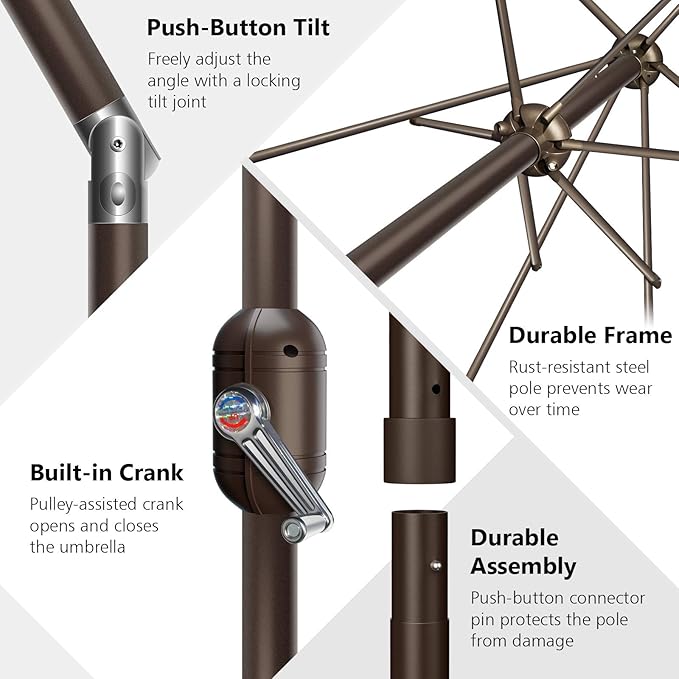 Push-Button Tilt
Freely adjust the angle with a locking tilt joint

Durable Frame
Rust-resistant steel pole prevents wear over time

Built-in Crank
Pulley-assisted crank opens and closes the umbrella

Durable Assembly
Push-button connector pin protects the pole from damage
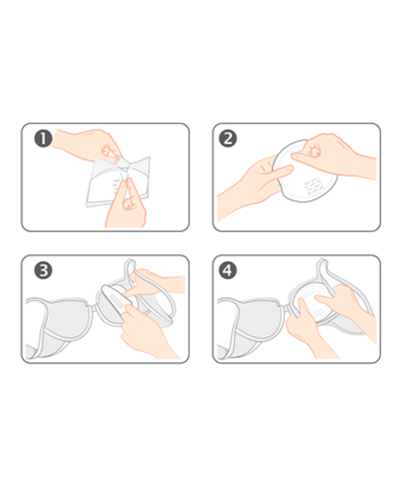 1

2

3

4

Description of the task | Take the line with "Durable Assembly" and each line after it through the end of the material above, and reproduce them exactly, both ends included, without pictures.

Final answer |
Durable Assembly
Push-button connector pin protects the pole from damage
 1

2

3

4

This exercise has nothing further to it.